Although most of the plot developments can be seen a mile away, Bell’s performance and the visual lushness of the film more than make up for it. Avery’s unhappiness and discomfort, not just with the current situation she’s in, but with her entire life, is palpable and it brings a unique feeling of urgency to her actions. At times, the film looks like a moving photo gallery. Couple this with a score that knows exactly when to punch up the tension and you’ve got yourself a nice chase film.
The standout in all of this is Guillermo. Played by Nacho Vigalondo, he is the most magnificent of magnificent bastards. I’m a sucker for a good villain and Guillermo is a great one. He’s so gregarious and charming; even when he’s trying to kill you. Vigalondo is best known for his directorial work on Timecrimes, Open Windows, V/H/S Viral and The ABC’s of Death, but this performance has got me clamoring for more acting roles for him.
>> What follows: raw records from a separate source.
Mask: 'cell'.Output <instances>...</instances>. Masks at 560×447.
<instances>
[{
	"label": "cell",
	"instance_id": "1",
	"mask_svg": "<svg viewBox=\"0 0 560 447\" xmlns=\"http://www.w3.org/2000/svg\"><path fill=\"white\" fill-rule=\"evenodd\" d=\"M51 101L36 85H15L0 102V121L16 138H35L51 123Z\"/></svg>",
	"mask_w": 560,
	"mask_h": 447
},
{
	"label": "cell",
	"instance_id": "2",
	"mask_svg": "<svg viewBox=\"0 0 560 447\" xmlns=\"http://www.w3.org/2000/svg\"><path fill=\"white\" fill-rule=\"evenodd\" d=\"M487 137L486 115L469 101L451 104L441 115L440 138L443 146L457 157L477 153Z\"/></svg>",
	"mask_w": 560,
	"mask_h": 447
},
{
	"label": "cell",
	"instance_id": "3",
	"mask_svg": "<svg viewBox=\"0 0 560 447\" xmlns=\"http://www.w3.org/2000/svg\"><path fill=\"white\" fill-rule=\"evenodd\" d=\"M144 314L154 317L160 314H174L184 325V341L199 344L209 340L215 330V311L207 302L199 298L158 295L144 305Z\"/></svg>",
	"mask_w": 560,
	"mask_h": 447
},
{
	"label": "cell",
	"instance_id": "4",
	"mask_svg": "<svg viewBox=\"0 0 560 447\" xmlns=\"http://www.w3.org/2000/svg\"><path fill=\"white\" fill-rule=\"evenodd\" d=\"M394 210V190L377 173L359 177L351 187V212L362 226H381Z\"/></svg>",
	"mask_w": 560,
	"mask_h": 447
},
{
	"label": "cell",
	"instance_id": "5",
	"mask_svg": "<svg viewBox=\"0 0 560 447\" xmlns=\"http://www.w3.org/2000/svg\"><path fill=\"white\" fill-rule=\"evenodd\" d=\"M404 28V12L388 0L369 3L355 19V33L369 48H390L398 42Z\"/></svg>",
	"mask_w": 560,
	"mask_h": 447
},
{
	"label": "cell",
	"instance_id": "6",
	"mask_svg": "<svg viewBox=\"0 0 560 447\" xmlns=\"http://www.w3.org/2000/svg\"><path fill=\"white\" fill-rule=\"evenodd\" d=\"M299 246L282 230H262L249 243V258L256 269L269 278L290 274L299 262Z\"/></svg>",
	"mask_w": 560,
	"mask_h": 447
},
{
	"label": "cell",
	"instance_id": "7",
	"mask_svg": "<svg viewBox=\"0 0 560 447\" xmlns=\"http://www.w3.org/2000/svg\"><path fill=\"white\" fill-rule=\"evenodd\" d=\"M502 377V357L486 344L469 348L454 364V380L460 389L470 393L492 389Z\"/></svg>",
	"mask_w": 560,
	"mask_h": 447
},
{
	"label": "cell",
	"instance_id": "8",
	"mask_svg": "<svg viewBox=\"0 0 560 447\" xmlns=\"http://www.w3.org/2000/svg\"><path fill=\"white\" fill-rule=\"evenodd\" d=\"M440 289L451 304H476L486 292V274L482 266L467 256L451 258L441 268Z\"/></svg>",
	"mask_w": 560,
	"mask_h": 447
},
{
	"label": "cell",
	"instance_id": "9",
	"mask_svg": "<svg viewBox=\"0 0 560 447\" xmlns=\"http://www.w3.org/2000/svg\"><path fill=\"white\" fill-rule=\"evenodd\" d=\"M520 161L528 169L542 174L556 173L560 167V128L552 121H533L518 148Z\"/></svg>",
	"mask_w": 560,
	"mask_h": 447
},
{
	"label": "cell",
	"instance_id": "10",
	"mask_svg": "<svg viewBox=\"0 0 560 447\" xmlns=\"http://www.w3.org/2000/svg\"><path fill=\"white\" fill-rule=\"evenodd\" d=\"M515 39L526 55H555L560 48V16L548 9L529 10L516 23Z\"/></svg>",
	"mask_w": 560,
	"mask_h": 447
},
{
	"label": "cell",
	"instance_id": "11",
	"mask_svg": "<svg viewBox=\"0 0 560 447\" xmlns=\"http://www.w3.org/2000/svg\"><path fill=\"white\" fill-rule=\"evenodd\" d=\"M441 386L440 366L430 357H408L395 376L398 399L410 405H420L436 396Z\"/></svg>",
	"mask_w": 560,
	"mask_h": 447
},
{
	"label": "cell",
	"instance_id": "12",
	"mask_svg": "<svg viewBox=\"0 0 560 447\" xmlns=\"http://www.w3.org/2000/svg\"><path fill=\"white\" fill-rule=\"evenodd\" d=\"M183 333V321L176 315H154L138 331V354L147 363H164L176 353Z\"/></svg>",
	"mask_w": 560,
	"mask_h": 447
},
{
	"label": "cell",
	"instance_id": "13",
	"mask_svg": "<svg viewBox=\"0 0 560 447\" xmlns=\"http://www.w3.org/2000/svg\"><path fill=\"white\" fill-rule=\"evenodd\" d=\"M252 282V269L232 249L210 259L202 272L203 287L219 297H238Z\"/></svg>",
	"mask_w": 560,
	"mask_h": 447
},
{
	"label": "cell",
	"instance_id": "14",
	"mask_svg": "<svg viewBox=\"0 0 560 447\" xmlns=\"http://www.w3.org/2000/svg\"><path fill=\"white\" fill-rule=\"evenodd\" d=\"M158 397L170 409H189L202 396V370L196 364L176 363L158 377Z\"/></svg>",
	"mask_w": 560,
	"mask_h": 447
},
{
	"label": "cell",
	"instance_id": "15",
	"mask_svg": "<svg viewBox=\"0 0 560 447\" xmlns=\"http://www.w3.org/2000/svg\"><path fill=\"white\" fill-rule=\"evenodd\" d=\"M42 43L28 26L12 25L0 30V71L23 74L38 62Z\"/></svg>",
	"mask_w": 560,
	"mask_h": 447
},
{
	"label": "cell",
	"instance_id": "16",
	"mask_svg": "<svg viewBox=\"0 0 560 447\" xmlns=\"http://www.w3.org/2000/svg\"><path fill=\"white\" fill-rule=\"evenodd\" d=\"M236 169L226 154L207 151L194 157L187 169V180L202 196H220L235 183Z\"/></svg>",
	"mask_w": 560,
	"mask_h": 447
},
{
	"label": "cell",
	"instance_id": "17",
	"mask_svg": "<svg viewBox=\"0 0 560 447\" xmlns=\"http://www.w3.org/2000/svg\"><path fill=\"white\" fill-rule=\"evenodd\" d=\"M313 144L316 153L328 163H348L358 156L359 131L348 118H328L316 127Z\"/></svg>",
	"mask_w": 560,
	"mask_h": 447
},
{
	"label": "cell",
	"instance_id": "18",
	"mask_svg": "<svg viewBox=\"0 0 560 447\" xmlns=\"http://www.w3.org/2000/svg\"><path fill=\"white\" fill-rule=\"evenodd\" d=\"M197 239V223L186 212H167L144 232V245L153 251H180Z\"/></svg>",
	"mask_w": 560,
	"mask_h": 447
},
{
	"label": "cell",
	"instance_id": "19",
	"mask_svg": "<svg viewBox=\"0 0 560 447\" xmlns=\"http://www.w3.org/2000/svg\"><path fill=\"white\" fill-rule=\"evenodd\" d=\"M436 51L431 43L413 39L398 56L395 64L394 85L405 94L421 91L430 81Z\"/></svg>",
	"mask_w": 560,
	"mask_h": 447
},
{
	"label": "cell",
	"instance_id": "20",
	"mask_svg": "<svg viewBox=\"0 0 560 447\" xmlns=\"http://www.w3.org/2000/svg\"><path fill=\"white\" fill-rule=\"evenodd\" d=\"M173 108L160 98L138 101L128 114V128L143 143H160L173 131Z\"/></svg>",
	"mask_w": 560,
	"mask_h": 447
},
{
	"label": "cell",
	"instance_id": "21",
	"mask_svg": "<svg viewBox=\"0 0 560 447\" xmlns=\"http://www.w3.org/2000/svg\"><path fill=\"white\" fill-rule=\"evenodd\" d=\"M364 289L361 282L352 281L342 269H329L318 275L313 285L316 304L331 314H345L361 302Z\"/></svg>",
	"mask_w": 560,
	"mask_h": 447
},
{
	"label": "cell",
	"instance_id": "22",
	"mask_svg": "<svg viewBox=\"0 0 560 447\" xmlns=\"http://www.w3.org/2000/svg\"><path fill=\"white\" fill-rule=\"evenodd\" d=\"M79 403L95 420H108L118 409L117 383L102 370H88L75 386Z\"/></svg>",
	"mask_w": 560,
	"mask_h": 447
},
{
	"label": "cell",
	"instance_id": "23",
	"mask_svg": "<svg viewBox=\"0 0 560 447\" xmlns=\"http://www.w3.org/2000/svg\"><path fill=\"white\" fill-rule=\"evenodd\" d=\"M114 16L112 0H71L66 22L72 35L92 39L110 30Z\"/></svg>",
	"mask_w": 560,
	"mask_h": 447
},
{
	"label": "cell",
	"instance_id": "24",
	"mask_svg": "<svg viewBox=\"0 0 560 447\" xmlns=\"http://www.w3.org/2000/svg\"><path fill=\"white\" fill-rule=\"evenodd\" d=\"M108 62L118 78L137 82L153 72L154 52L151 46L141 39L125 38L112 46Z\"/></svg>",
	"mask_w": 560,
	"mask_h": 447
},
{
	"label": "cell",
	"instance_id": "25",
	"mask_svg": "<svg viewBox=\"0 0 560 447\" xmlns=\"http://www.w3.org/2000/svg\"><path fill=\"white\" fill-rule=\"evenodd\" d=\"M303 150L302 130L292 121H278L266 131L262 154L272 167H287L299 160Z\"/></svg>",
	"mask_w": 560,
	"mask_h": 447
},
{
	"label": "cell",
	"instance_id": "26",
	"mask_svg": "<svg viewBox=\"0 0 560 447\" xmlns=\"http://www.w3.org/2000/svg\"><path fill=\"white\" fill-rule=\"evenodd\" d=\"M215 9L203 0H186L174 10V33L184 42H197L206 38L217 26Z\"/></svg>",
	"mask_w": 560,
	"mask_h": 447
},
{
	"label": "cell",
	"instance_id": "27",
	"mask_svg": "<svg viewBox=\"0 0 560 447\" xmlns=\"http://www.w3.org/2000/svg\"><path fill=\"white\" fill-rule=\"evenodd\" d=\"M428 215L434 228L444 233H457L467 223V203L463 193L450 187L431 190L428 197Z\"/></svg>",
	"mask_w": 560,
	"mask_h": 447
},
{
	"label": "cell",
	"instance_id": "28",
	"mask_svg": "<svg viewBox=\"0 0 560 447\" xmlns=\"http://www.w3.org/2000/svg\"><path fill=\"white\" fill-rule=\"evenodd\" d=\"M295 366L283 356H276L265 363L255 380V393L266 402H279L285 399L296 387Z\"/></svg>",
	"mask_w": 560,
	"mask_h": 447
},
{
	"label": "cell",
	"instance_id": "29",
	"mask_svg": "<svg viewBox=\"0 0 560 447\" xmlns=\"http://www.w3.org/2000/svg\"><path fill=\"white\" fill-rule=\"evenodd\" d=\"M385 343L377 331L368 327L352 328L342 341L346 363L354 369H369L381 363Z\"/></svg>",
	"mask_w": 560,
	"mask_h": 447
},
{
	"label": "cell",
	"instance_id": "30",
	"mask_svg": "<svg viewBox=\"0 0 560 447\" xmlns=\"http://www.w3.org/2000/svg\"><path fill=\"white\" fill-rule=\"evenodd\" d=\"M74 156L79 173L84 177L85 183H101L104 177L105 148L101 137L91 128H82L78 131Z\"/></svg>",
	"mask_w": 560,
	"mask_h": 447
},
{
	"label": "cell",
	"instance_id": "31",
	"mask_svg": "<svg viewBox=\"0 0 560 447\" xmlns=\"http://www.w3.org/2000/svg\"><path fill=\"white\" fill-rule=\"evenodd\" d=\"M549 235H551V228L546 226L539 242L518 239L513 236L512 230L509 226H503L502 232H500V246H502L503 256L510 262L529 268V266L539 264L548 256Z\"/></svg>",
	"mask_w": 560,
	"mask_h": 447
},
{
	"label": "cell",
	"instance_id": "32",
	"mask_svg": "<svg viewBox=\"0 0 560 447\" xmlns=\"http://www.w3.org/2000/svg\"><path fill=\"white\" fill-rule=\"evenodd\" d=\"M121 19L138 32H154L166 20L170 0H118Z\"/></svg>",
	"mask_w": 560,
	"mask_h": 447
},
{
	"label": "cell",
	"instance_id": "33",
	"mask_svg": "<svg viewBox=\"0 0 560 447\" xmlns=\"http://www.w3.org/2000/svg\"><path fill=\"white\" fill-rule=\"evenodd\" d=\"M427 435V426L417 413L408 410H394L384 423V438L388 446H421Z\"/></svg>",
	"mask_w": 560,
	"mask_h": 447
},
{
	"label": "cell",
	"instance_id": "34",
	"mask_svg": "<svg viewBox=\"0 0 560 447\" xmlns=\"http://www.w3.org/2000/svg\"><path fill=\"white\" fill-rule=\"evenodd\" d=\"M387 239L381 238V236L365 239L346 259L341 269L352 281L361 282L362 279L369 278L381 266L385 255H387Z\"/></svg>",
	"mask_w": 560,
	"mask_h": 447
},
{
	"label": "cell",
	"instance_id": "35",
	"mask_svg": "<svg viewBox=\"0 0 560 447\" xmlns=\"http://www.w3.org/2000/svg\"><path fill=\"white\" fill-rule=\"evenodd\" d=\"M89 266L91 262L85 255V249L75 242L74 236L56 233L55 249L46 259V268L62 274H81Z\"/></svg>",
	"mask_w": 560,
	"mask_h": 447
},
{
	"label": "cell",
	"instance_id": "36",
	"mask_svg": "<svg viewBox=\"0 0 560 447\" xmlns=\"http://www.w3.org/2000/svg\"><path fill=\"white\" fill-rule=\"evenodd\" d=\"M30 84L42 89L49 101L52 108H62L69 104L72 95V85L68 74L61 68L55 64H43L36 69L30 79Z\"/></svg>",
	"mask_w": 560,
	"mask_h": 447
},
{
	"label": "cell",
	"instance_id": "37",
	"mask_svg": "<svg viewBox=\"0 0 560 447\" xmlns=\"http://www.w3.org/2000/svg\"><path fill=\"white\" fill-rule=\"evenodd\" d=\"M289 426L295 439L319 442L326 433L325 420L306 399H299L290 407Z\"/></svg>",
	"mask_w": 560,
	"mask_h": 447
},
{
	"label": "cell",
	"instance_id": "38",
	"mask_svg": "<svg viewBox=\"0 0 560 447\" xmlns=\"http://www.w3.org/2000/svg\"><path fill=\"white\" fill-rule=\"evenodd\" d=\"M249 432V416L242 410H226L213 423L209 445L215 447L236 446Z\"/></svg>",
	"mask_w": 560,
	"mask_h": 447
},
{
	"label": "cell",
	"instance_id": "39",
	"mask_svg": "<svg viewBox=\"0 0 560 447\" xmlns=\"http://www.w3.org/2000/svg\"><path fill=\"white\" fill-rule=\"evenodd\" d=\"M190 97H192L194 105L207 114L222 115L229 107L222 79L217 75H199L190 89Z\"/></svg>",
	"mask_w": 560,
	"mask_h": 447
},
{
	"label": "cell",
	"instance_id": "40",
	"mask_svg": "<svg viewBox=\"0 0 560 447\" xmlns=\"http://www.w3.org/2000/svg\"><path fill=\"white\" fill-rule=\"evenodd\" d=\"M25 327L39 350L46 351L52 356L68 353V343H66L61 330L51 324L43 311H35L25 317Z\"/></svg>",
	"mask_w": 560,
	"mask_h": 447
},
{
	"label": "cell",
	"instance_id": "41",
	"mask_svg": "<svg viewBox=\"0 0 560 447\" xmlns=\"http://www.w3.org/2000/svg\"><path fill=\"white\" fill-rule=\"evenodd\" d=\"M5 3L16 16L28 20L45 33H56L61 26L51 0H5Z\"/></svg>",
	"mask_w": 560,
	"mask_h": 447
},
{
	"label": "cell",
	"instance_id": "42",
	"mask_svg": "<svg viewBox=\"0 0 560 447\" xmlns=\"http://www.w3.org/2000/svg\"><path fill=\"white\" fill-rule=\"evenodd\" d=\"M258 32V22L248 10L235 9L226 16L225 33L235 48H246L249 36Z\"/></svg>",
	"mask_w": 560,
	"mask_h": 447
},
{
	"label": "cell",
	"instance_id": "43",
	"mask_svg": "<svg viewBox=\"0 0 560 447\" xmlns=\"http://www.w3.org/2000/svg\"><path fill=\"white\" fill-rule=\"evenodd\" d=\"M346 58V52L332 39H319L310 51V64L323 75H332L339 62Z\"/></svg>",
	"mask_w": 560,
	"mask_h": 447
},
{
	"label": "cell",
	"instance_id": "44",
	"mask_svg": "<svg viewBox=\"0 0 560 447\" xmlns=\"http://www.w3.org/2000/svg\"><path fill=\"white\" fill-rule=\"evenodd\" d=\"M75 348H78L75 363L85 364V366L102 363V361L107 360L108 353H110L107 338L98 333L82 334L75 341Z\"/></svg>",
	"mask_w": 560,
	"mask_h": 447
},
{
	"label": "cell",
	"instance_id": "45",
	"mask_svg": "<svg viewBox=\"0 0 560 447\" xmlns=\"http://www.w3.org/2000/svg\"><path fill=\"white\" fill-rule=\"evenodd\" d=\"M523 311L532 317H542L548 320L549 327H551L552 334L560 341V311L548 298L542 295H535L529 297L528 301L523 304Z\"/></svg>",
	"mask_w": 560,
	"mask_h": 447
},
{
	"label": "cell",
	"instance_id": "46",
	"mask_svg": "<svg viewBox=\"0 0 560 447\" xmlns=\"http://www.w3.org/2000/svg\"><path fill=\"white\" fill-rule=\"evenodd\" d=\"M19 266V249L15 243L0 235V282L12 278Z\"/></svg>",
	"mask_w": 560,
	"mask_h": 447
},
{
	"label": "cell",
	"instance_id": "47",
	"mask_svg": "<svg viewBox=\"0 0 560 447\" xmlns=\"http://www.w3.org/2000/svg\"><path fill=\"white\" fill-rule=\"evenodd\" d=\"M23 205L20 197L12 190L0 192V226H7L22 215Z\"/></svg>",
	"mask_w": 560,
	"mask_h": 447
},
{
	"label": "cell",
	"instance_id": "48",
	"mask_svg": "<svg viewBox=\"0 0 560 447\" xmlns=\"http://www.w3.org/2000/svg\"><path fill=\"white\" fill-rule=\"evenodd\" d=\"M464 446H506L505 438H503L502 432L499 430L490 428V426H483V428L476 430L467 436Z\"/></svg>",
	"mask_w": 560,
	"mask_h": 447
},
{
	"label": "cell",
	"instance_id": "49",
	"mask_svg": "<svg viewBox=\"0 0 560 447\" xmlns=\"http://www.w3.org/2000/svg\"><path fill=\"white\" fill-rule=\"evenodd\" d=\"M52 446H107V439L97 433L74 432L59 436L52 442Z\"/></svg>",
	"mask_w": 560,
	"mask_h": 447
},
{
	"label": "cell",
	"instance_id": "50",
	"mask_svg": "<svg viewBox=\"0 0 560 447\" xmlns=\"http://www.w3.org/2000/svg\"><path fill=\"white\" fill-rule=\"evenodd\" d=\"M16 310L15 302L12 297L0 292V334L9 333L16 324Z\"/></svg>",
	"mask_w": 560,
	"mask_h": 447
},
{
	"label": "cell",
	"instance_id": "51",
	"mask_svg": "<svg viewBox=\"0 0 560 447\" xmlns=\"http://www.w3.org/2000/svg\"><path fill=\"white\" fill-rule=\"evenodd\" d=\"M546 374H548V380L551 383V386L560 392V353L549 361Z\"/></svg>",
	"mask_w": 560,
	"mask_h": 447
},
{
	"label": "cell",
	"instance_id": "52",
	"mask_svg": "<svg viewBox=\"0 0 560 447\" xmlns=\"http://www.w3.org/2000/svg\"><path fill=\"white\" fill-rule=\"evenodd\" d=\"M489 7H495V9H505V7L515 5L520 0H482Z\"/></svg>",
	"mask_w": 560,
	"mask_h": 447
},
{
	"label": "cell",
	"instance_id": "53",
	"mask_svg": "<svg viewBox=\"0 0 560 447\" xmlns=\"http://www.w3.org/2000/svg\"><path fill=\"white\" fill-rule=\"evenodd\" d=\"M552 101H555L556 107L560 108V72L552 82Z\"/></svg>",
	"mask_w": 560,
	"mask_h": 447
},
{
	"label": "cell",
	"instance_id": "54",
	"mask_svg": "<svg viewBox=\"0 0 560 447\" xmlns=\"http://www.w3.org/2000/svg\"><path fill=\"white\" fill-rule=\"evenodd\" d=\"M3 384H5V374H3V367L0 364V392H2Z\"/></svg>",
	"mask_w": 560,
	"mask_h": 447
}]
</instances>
At one point during the pursuit of Avery, a few of the missionaries are perplexed as to how she is still alive, but Guillermo simply says, “How can a man tame a wild dog? Intellect.” It is Avery’s intellect that keeps her on the road to survival and not her physical capabilities. This is not your typical final girl who magically acquires hand to hand combat training and the ability to fashion weapons out of chewing gum while being pursed by the baddie. This is a real world, fierce female who has moments of doubt, vulnerability and hopelessness. She really is every woman and it is such a breath of fresh air to see a character like this. Women get dropped into a man’s world on a daily basis and it’s a wonderful ride to see how Avery navigates her unfortunate circumstances.